(Richiesta scritta 1) Estrai senza modifiche dal passo sulla crisi dei partiti tutto il testo compreso tra "Sono passati ormai" e "pubblica non funziona.".
(Richiesta scritta 2) Per ciascuna affermazione stabilisci se concorda con il passo sulla crisi dei partiti, rispondendo sì o no e citando alla lettera le parole che lo decidono: (a) il caldo è la causa del disfacimento dei partiti; (b) sono trascorsi vent'anni dalla cancellazione di quasi tutte le forze tradizionali; (c) con il sistema maggioritario le liste elettorali sono diminuite.

I partiti si stanno disfacendo, ma il caldo non c’entra niente. Al massimo acuisce il nervosismo. C’entra, invece, la progressiva distanza che hanno messo tra i loro apparati e la gente. Sono irriconoscibili. E suscitano diffidenza, fastidio, detestazione. Non a caso la militanza è finita da un pezzo, ma anche quel pallido interesse che pure si accendeva attorno ad essi sembra scomparso. Nessuno può dirsi estraneo a questa catastrofe politica che dopo Tangentopoli, francamente, era difficile ipotizzare.

Sono passati ormai vent’anni dalla cancellazione di quasi tutte le forze tradizionali dalla mappa della geografia politica e non si è stati capaci di costruire niente di duraturo che assomigliasse a strumenti deputati alla veicolazione del consenso. In due decenni alcuni partiti hanno cambiato più volte denominazione, classe dirigente e identità. Sono diventati irriconoscibili. Da quando si è scelto il sistema maggioritario, seppure molto all’italiana, e il bipolarismo, per quanto straccione, ha fatto irruzione nel nostro sistema istituzionale, le liste elettorali si sono moltiplicate: altro che semplificazione. Spesso da un partito ne nascono due, tre, quattro. Il Parlamento è il centro di raccolta delle scomposizioni politiche. Anche per questo la vita pubblica non funziona.

(Materiale fornito)
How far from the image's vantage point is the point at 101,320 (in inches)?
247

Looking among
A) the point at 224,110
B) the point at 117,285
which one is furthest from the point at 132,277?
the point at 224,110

(Risposta scritta 1)
Sono passati ormai vent’anni dalla cancellazione di quasi tutte le forze tradizionali dalla mappa della geografia politica e non si è stati capaci di costruire niente di duraturo che assomigliasse a strumenti deputati alla veicolazione del consenso. In due decenni alcuni partiti hanno cambiato più volte denominazione, classe dirigente e identità. Sono diventati irriconoscibili. Da quando si è scelto il sistema maggioritario, seppure molto all’italiana, e il bipolarismo, per quanto straccione, ha fatto irruzione nel nostro sistema istituzionale, le liste elettorali si sono moltiplicate: altro che semplificazione. Spesso da un partito ne nascono due, tre, quattro. Il Parlamento è il centro di raccolta delle scomposizioni politiche. Anche per questo la vita pubblica non funziona.

(Risposta scritta 2)
(a) No: "il caldo non c’entra niente".
(b) Sì: "Sono passati ormai vent’anni dalla cancellazione di quasi tutte le forze tradizionali dalla mappa della geografia politica".
(c) No: "le liste elettorali si sono moltiplicate".